Your objective =>
Return the number of lines below with "United" in them, and nothing else.

Data for analysis =>
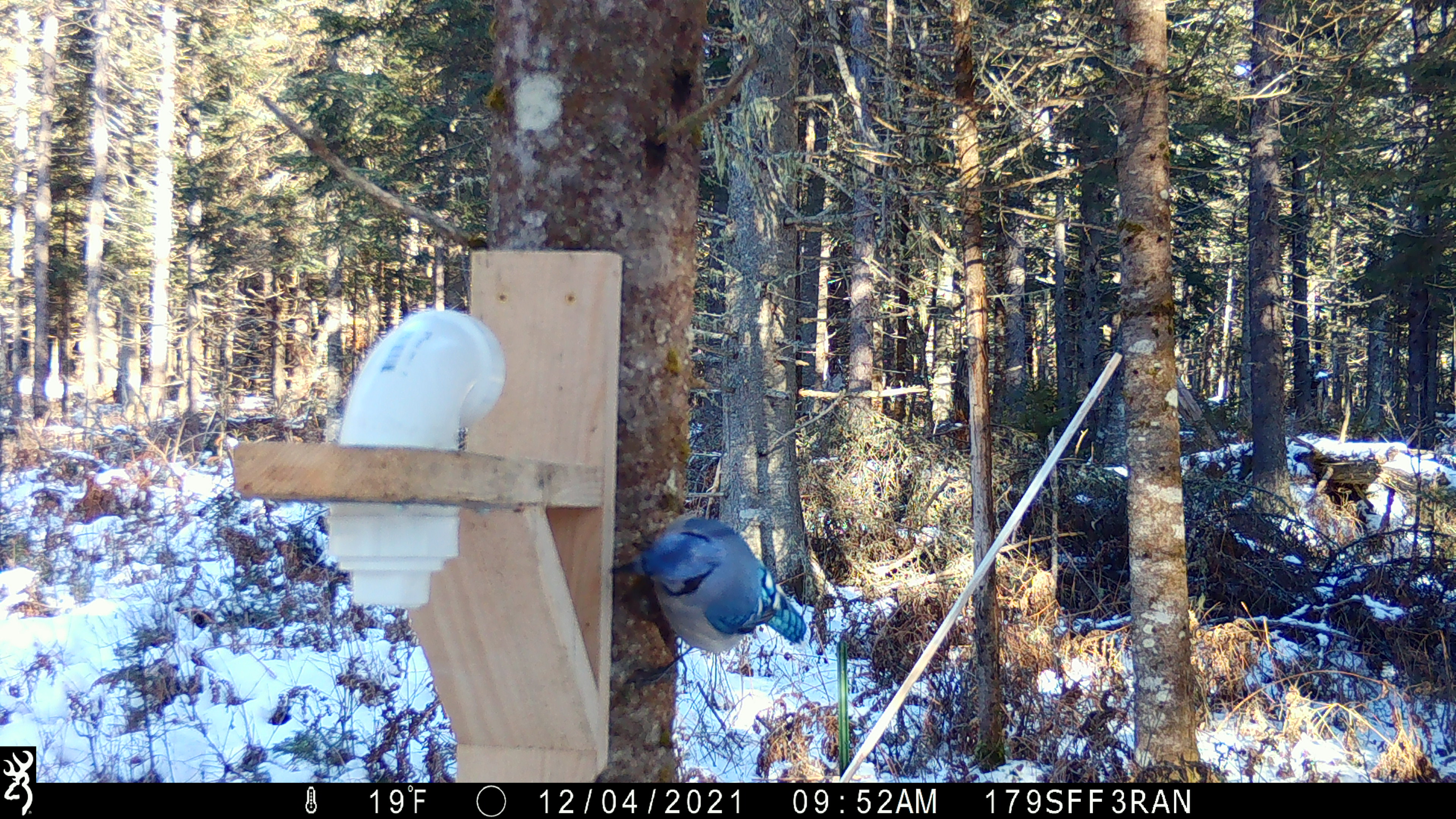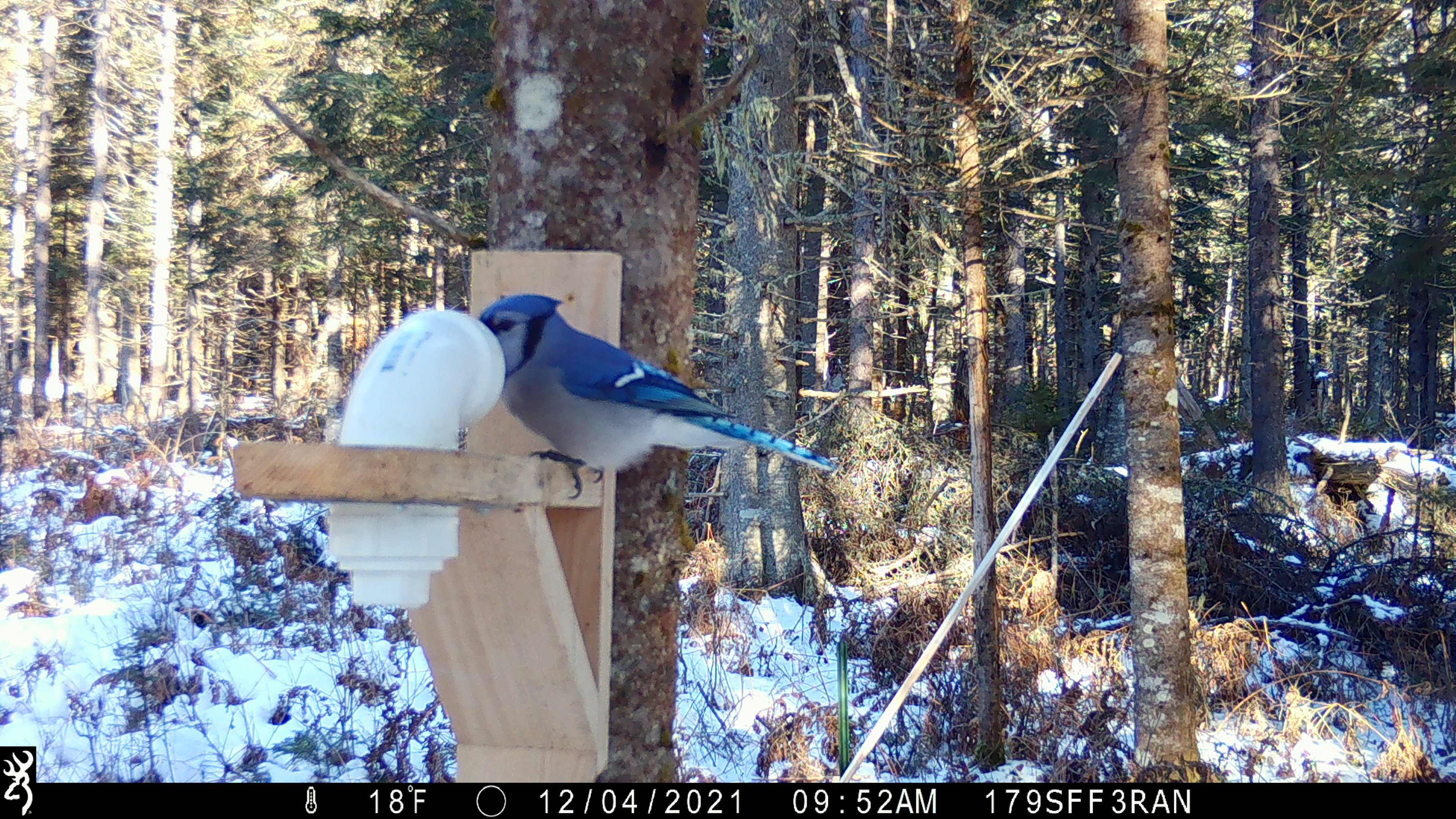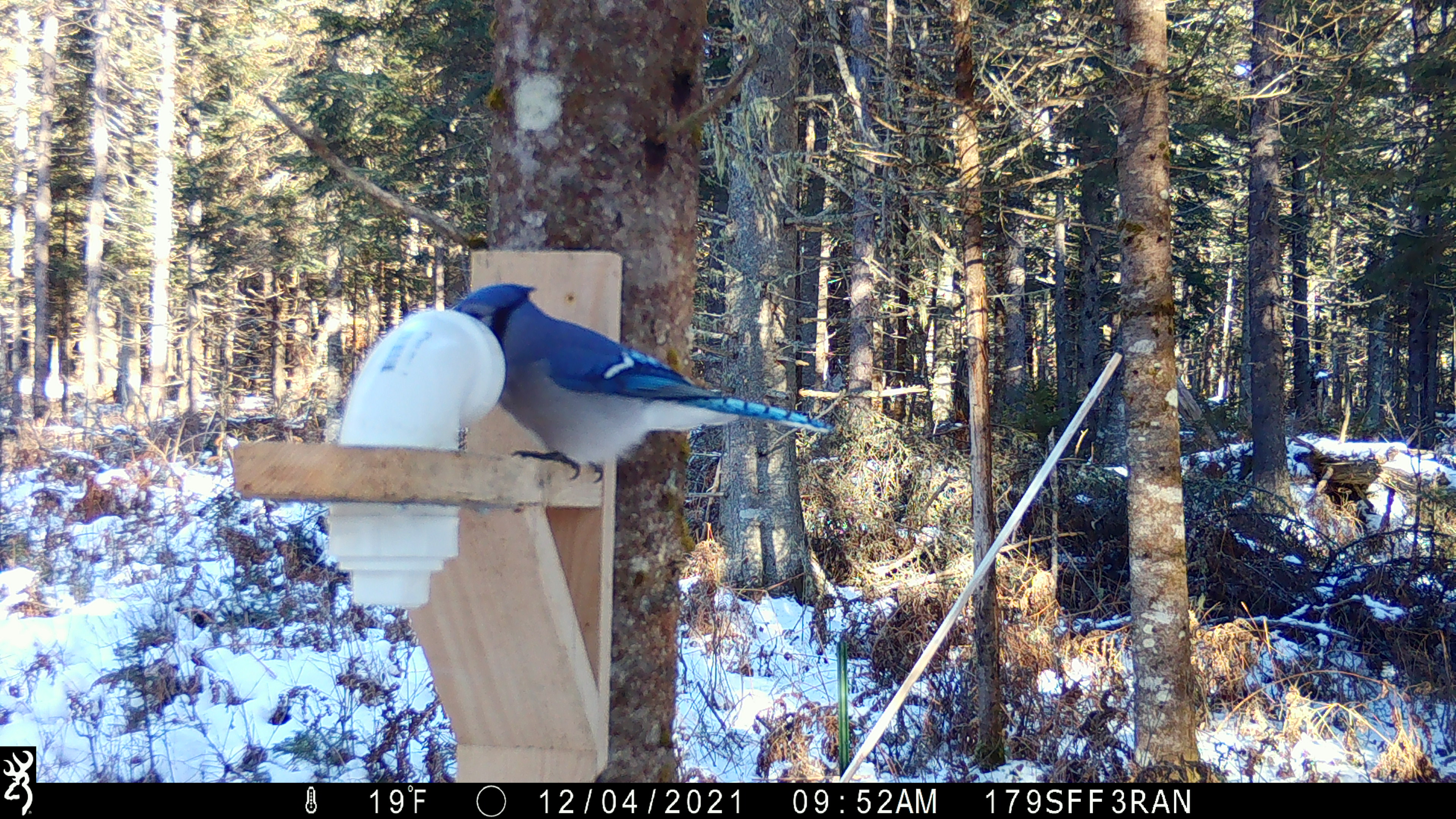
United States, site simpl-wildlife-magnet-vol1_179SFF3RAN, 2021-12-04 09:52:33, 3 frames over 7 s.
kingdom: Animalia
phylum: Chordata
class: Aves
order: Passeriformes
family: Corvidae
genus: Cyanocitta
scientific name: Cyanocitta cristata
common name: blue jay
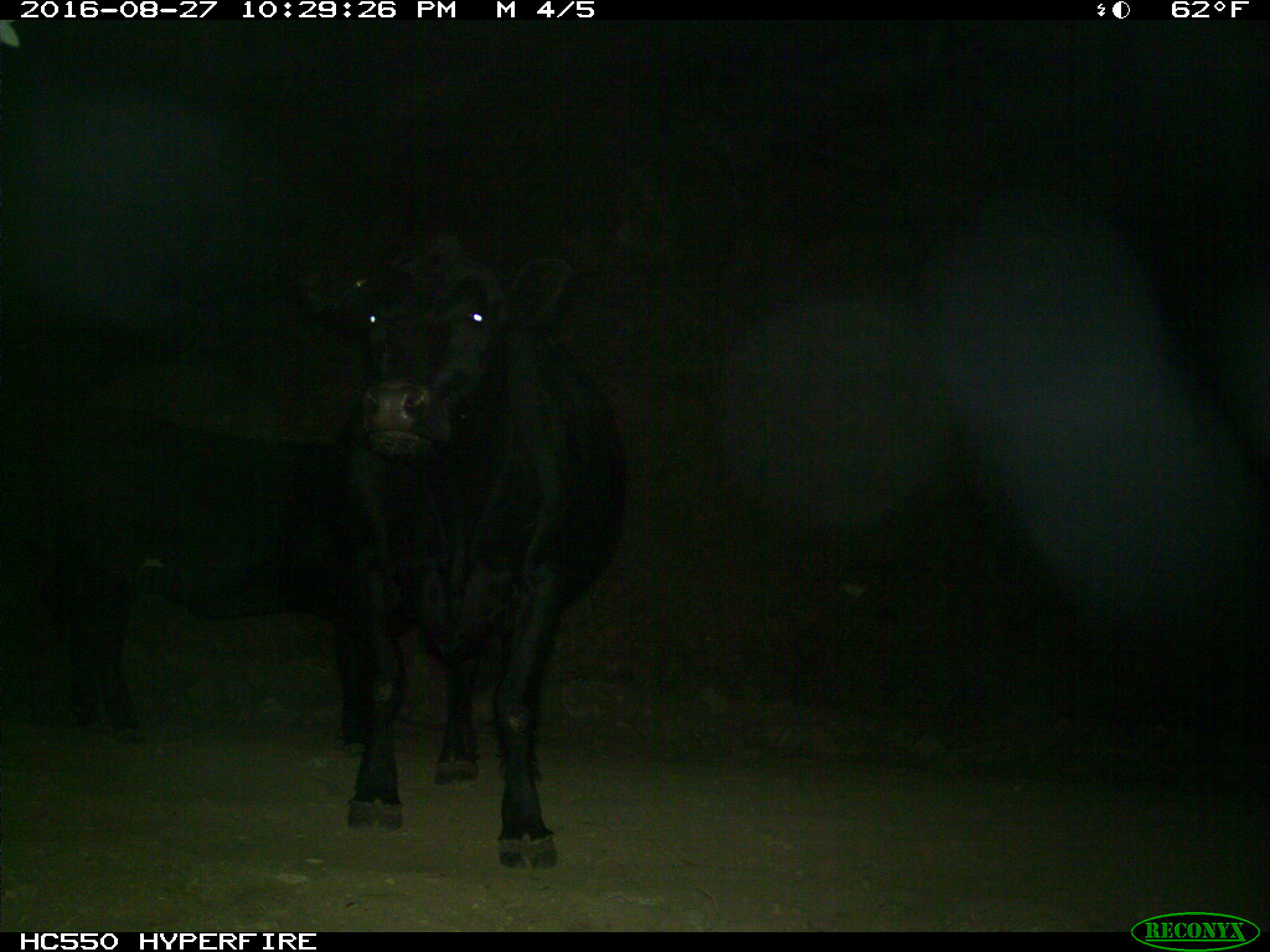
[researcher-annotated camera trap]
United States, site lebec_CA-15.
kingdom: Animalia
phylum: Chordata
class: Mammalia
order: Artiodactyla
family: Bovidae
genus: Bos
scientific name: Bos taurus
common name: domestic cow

Worked solution =>
2